Gold price: £0.864 (17s.3½d) per troy ounce fine

Gold/silver ratio: 1:10.7 (Venice); 1:9 (London)

Annual production: ± 75,000 ounces


Europe: Emerging from the Dark Ages

At the beginning of this millennium, as Europe emerged from the Dark Ages, gold was in short supply; annual output available in Europe and the Middle East, originating primarily from Africa and Central Asia, was less than in the Roman era a thousand years earlier, when it was 150,000 to 300,000 ounces. Consequently gold had little role as money in Europe (unlike under the Romans) and from 800 to 1200 AD the only widely circulating coin was the silver denarius (penny) minted in many forms in many countries. Goldsmiths served mainly church or state, making religious artefacts or symbols of office and power. Constantinople (Istanbul) as the hub of the Byzantine empire was the centre of the gold trade.

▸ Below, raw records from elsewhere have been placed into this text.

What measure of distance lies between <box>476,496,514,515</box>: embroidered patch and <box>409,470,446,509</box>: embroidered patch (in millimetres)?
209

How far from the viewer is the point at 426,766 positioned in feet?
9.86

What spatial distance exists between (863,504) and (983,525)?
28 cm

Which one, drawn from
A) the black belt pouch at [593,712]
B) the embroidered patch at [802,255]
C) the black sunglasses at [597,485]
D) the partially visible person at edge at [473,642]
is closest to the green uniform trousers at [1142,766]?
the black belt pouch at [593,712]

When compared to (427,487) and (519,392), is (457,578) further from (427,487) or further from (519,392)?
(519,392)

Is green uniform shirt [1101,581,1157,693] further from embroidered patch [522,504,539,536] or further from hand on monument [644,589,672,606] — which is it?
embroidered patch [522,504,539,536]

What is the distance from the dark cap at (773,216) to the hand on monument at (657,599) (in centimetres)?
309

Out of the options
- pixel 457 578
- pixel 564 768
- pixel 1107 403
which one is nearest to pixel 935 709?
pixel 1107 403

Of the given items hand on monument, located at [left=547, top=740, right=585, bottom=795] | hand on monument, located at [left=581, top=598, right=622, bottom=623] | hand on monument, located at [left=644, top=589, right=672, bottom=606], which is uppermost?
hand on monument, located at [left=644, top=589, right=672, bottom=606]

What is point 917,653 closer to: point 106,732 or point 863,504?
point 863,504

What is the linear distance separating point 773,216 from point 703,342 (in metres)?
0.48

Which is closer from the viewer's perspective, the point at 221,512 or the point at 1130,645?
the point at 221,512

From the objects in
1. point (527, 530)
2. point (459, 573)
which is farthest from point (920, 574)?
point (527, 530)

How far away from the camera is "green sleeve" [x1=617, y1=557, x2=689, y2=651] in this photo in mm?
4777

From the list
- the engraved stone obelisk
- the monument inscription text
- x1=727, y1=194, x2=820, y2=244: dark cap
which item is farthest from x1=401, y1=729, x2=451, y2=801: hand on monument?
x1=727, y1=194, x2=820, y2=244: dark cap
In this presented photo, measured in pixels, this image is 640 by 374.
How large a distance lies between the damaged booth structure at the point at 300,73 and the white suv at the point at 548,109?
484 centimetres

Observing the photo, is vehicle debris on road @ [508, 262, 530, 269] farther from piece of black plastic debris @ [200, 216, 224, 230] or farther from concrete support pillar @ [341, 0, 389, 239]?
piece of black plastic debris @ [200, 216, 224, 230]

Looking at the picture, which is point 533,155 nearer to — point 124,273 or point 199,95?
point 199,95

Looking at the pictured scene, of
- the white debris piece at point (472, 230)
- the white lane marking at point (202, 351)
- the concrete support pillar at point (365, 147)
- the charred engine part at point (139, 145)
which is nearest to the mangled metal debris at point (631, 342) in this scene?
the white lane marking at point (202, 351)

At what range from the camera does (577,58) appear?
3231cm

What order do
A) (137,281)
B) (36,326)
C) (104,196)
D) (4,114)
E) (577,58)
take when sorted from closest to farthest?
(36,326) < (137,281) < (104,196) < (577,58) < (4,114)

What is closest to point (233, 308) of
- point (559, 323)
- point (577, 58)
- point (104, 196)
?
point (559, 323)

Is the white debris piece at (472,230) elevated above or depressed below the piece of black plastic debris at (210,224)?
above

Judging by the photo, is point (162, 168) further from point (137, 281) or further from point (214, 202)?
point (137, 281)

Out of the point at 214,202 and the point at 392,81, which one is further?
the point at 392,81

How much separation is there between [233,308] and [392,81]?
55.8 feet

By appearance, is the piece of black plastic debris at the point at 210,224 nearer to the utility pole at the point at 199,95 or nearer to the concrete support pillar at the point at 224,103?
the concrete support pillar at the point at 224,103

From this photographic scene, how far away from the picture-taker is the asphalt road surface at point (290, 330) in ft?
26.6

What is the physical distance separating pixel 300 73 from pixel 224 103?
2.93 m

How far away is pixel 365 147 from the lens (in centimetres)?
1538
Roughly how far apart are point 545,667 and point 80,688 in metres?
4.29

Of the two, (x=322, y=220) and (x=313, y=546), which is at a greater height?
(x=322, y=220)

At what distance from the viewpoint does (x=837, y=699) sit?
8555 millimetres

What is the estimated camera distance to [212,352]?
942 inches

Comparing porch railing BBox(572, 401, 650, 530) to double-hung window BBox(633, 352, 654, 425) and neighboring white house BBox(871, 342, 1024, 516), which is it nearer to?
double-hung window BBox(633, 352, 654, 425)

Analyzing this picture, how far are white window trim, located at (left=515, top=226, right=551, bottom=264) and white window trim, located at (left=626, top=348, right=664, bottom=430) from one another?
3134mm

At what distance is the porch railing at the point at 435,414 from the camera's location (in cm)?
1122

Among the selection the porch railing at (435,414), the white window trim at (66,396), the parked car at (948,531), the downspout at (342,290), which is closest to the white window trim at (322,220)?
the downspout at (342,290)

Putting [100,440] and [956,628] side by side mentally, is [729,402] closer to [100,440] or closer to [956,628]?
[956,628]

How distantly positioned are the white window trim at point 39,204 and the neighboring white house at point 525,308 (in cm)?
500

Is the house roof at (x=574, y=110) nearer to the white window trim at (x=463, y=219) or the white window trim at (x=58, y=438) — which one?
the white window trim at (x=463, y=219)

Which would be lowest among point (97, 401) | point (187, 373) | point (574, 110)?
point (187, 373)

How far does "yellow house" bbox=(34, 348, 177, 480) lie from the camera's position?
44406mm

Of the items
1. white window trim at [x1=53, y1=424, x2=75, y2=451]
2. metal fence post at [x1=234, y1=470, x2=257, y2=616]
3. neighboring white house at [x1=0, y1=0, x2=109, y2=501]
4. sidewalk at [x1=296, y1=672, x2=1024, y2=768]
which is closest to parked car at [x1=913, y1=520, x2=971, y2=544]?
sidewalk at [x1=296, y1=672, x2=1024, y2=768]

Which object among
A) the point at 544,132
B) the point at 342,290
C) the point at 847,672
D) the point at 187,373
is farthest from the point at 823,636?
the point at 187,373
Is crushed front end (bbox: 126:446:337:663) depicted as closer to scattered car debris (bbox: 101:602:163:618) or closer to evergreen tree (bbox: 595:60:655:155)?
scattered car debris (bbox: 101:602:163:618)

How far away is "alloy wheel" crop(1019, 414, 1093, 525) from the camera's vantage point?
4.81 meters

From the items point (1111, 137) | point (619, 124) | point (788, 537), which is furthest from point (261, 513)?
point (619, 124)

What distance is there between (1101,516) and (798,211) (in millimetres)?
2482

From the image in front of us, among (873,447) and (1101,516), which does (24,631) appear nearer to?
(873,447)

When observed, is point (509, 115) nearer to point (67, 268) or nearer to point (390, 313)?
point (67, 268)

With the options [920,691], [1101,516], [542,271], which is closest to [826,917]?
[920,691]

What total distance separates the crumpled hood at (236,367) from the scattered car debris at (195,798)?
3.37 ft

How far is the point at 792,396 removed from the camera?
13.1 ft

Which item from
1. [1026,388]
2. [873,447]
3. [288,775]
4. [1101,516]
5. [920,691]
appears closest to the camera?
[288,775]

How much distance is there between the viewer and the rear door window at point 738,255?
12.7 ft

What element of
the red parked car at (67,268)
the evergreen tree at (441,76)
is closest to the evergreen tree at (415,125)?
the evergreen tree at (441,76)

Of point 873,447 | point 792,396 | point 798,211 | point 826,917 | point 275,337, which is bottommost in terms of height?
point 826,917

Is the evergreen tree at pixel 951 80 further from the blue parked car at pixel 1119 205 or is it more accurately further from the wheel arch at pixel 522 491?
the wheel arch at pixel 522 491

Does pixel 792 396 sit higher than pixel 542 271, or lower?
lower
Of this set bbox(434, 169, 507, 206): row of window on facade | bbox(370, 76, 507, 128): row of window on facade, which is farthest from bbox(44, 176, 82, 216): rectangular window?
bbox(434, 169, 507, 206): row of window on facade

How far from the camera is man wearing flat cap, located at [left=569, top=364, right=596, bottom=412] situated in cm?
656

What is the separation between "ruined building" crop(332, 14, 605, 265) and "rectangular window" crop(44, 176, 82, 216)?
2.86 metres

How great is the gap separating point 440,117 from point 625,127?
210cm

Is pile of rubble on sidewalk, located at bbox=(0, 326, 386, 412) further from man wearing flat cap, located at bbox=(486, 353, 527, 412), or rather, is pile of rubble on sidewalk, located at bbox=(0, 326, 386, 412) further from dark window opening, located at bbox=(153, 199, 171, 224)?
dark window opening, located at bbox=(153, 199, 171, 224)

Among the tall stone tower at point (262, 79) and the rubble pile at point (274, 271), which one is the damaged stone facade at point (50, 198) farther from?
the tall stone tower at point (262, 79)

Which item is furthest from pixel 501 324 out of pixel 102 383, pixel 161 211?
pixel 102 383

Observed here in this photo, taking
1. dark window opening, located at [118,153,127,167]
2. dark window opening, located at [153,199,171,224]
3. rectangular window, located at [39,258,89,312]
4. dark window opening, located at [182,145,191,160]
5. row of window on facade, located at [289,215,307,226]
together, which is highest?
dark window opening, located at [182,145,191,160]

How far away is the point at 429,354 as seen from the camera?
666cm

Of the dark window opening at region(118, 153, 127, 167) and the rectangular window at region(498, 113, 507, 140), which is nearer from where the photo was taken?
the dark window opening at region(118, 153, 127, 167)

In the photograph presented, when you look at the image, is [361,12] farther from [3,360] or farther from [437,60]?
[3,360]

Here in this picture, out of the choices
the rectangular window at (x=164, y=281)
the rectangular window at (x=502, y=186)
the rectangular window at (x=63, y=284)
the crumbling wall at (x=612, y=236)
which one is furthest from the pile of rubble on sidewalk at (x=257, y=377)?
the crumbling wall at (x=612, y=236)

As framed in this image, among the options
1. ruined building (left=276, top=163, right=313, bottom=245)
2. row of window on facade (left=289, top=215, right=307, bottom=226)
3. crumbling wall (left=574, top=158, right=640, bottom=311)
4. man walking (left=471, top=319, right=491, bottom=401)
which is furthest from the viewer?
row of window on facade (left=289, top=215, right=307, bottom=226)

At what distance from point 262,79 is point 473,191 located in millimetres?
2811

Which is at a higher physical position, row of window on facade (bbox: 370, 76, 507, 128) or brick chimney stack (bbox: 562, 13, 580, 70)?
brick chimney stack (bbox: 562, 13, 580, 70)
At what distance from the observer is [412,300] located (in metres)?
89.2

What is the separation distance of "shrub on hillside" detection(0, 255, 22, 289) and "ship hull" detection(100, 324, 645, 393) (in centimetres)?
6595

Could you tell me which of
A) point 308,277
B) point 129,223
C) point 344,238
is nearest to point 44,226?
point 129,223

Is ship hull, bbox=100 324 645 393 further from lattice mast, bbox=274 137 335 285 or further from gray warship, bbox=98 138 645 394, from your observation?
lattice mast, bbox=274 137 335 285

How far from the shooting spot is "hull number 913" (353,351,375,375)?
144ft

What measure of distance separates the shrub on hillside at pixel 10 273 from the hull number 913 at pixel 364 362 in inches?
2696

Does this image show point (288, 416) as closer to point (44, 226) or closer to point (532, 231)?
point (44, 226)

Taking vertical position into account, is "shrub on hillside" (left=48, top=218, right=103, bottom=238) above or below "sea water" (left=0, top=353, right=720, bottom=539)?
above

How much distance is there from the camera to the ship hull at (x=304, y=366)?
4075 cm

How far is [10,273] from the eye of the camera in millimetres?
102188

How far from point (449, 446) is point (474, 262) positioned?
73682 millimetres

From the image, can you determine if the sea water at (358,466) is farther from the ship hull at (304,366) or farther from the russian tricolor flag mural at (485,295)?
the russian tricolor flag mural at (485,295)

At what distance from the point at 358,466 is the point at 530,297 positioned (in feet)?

The most important gold coin was the solidus or nomisma, first minted in 309 AD by Constantine and thereafter by successive Byzantine emperors for 700 years. The solidus weighed 4.4 grams and originally was as 'pure' as possible. By 1000 AD it was increasingly debased. In 1034 Byzantine emperor Michael IV issued a solidus of 19½ carats (812 fine); by 1081 the gold content was only six carats (250 fine). Emperor Alexius I Comnenus restored credibility in 1092 with a solidus renamed nomisma or hyperpyron (Venetians christened the coins perpero, while elsewhere in Europe they were often called bezants) at 0.14 oz (4.4 grams) containing 20.5 carats (854 fine) gold, with 2.5 carats silver. Gold crossing the Sahara from West Africa was also minted into dinars in Sidjimasa, Fez and Marrakesh in Morocco, at Granada, Seville and Barcelona in Spain, and Palermo in Sicily. Although Europe favoured silver coinage and the eastern Mediterranean gold, the two regions were inextricably bound together by trade. The story of both metals for the next five hundred years is closely entwined with the commerce between Europe, Constantinople and the Black Sea, the Middle East and thence to India and China and North Africa. The Mediterranean world was the hub.


Gold/Silver Ratio

The gold/silver ratio ranged between 1.9 and 1.11 in Europe with local variations according to the availability of gold or silver; in Venice, for coins, it was 1:10.7 (one ounce of gold bought 10.7 ounces of silver). This was close to its ancient pattern. As early as 1600 BC it was 1:13 in the city states of the Middle East, narrowing to 1:12 in Greece and Rome after 400 BC, and 1:8 by 100 BC as the Romans tapped new gold mines in Spain. By 100 AD, however, it had reverted towards 1.9 or 1.11 and remained in that range over the next 1,500 years, with regional differences. However, not only were there often significant regional differences within Europe itself, but the local ratios in Constantinople, the Middle East and North Africa were reflected by the changing flows of metal. From the 7th to the 11th century, for instance, the Middle East ratio was around 1:14 and in Constantinople as wide as 1:18, leading to a dramatic shift of silver out of those areas into Europe, while gold moved into Constantinople in particular, hence the continuing gold coinage there while Europe coined only silver. By the 12th century, the pattern reversed, with silver once again highly valued in the east and flowing that way, ending what one historian called 'the European gold famine and the Muslim silver famine'.